Initial Meaning and Development

Prior to the Twentieth century, the phrase "shut up" was rarely used as an imperative, and had a different meaning altogether. To say that someone was "shut up" meant that they were locked up, quarantined, or held prisoner. For example, several passages in the King James Version of the Bible instruct that if a priest determines that a person shows certain symptoms of illness, "then the priest shall shut up him that hath the plague of the scall seven days:". This meaning was also used in the sense of closing something, such as a business, and it is also from this use that the longer phrase "shut up your mouth" likely originated.

One source has indicated this:

The use of the phrase "shut up" to signify "hold one's tongue" or "compel silence" dates from the sixteenth century. Among the texts that include examples of the phrase "shut up" in this context are Shakespeare's King Lear, Dickens's Little Dorrit, and Kipling's Barrack-Room Ballads.

However, Shakespeare's use of the phrase in King Lear is limited to a reference to the shutting of doors at the end of Scene II, with the characters of Regan and Cornwall both advising the King, "Shut up your doors". The earlier meaning of the phrase, to close something, is widely used in Little Dorrit, but is used in one instance in a manner which foreshadows the modern usage:

'Altro, altro!

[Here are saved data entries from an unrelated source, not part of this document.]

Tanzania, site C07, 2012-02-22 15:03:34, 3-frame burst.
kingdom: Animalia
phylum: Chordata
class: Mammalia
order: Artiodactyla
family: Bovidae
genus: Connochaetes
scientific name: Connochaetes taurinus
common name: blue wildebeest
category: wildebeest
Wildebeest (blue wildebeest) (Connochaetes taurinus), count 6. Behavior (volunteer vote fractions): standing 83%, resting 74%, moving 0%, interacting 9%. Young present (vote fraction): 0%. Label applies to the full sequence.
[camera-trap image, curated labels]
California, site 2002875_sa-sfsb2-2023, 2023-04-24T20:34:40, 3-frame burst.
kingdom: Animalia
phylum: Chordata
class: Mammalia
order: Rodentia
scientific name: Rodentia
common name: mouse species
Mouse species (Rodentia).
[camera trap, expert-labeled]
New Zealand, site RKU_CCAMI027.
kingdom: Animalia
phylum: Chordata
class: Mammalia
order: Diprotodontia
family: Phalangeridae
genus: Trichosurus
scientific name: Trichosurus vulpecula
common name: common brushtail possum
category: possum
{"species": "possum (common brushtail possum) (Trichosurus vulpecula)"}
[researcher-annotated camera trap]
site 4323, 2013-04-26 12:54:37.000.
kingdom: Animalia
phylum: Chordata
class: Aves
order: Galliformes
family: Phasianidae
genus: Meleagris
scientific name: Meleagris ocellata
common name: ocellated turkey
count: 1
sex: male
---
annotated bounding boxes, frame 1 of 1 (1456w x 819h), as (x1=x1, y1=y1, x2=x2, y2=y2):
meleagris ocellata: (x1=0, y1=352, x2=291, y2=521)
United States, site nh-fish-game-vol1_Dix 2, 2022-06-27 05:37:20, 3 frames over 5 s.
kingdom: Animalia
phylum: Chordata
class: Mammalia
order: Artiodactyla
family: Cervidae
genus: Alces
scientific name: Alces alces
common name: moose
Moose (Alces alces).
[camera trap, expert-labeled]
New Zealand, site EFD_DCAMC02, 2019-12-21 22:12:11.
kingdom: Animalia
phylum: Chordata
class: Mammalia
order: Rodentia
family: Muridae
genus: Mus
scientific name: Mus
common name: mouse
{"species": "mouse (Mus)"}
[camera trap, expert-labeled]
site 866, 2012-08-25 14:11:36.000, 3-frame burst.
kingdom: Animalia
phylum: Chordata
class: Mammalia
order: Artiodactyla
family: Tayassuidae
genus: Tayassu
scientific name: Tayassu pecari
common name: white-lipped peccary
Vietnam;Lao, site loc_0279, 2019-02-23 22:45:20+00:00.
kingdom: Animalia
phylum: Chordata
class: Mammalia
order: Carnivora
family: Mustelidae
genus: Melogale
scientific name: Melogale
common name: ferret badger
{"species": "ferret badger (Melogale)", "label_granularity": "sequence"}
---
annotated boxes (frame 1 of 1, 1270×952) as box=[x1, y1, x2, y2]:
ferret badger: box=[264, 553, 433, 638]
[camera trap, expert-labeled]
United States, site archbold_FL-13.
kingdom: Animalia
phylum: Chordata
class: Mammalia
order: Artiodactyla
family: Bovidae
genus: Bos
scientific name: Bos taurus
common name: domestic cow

Not Ri-' Before John Baptist could finish the name, his comrade had got his hand under his chin and fiercely shut up his mouth."

As early as the late 1859, use of the shorter phrase was expressly conveyed in a literary work:

A sneering infidel, who uses Scripture for a jest-book, raves about "cant," and retails and details every inconsistency, real or imaginary, that he hears respecting parsons and hypocrites, will be told to "shut up" for a few times; but will, if he persevere, make an impression on a workshop.

One 1888 source identifies the phrase by its similarity to Shakespeare's use in Much Ado About Nothing of "the Spanish phrase poeat palabrĂ¢t, 'few words,' which is said to be pretty well the equivalent of our slang phrase 'shut up'". The usage by Rudyard Kipling appears in his poem, "The Young British Soldier", published in 1892, told in the voice of a seasoned military veteran who says to the fresh troops, "Now all you recruities what's drafted to-day,/You shut up your rag-box an' 'ark to my lay".